Start of Record set

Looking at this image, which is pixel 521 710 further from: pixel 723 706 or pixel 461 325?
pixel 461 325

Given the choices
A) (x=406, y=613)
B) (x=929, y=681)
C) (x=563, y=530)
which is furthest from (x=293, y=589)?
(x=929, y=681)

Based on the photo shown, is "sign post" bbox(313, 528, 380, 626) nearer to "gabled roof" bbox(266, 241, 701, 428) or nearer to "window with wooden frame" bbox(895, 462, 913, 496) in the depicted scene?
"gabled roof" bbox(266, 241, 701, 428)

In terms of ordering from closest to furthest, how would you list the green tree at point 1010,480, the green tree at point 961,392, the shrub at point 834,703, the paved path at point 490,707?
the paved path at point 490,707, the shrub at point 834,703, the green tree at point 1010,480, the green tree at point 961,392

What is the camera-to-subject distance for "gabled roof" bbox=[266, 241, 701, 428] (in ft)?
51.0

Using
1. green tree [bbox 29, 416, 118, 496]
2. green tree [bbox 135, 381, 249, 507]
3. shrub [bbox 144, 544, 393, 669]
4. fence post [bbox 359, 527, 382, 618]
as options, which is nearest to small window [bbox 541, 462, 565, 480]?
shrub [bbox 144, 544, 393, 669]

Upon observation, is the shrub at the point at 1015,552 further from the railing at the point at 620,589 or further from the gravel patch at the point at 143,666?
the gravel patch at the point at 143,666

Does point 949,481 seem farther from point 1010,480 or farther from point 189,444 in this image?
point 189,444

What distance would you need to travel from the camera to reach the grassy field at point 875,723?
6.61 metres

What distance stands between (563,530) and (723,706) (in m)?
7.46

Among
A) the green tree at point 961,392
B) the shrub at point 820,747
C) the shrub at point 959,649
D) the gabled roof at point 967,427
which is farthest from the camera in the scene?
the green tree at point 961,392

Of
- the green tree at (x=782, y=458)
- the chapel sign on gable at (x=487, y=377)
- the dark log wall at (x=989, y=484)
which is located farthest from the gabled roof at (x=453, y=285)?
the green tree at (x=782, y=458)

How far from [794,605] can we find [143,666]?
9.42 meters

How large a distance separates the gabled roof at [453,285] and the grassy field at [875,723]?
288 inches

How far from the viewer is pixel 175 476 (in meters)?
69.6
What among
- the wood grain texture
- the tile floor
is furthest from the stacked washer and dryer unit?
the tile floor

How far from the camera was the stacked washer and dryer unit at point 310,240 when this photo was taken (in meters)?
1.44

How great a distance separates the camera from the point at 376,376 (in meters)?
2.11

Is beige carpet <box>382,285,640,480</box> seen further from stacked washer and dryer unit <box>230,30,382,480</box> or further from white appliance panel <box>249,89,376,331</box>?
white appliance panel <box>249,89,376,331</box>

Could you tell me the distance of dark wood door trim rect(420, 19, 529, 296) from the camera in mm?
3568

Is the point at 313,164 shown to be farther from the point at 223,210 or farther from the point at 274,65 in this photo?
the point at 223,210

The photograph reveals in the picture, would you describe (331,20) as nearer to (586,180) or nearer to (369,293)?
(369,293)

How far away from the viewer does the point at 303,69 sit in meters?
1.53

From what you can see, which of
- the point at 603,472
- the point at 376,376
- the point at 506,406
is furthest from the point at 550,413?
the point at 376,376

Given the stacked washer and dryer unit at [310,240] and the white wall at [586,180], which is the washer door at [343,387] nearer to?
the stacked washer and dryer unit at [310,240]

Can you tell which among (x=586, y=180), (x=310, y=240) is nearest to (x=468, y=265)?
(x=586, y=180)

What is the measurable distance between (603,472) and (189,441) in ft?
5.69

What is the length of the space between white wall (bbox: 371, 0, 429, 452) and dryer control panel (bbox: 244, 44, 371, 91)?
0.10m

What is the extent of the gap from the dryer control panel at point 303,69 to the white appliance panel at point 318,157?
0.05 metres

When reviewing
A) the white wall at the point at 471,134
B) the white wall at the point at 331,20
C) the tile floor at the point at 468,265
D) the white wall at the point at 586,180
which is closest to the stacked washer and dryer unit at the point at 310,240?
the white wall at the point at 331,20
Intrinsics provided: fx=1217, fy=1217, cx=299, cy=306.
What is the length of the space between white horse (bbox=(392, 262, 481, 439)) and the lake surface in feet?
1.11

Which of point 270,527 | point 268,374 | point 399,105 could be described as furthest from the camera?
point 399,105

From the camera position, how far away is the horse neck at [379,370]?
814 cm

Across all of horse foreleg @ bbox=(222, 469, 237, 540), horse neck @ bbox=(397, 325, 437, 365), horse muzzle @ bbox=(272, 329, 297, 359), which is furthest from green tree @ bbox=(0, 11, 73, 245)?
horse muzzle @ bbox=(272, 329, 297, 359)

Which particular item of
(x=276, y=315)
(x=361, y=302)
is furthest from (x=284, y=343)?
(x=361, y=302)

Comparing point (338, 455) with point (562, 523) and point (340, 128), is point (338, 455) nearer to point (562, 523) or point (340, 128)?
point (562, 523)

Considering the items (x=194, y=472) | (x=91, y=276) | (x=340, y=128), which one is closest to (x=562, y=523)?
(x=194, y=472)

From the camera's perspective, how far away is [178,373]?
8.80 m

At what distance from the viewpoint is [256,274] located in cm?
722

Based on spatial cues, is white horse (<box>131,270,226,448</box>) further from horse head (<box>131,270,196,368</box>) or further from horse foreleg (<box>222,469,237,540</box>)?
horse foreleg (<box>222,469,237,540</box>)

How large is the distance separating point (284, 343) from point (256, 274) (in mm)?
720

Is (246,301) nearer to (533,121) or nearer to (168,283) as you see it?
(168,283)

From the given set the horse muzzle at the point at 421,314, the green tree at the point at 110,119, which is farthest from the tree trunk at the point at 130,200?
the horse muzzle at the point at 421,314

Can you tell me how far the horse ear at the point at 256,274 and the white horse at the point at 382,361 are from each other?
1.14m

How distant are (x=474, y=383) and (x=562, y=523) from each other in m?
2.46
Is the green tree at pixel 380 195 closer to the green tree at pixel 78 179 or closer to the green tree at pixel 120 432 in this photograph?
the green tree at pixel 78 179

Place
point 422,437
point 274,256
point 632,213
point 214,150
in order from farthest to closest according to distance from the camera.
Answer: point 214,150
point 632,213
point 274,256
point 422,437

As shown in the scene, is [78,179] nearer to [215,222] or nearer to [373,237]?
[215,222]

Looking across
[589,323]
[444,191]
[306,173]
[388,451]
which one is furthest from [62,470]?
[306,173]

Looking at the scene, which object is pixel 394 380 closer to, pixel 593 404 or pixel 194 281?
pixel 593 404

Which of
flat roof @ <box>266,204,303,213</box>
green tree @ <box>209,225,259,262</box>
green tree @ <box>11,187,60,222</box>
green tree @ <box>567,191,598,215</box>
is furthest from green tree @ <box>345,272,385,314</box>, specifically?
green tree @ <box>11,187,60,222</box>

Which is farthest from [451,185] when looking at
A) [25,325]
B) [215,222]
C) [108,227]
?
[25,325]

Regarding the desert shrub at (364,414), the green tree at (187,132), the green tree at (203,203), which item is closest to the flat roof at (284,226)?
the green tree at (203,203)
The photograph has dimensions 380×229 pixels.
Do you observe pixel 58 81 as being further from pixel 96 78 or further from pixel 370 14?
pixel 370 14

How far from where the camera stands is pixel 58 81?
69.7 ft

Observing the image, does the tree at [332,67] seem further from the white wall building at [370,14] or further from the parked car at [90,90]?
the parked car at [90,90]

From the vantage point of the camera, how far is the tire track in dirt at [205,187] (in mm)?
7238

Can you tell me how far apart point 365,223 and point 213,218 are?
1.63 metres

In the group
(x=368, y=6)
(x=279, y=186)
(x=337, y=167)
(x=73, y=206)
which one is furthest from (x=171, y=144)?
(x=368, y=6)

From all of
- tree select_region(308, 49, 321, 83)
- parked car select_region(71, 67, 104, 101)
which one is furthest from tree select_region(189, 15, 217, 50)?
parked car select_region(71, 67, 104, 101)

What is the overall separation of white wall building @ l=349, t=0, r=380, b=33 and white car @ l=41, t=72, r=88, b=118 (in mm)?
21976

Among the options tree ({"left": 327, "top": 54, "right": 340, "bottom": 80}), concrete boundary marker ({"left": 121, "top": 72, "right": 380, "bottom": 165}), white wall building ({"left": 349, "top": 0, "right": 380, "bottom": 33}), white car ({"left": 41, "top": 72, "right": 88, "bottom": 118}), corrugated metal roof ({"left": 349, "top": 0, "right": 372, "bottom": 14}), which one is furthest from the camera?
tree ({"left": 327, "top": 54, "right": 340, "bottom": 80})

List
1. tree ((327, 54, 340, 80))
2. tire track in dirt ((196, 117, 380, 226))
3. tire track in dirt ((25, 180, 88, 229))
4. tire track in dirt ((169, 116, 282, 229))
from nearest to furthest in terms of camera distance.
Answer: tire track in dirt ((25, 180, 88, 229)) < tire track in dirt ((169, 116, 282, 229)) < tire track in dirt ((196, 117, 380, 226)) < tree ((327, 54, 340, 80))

End of Record set

## Given instruction:
Pull every line from the data above that contains the word "away" and copy each one unchanged.

## Written solution:
How far away from the viewer does the point at 303,69 sit in meters?
From the camera position, how far away is the horse neck at [379,370]?
From the camera's perspective, how far away is [178,373]?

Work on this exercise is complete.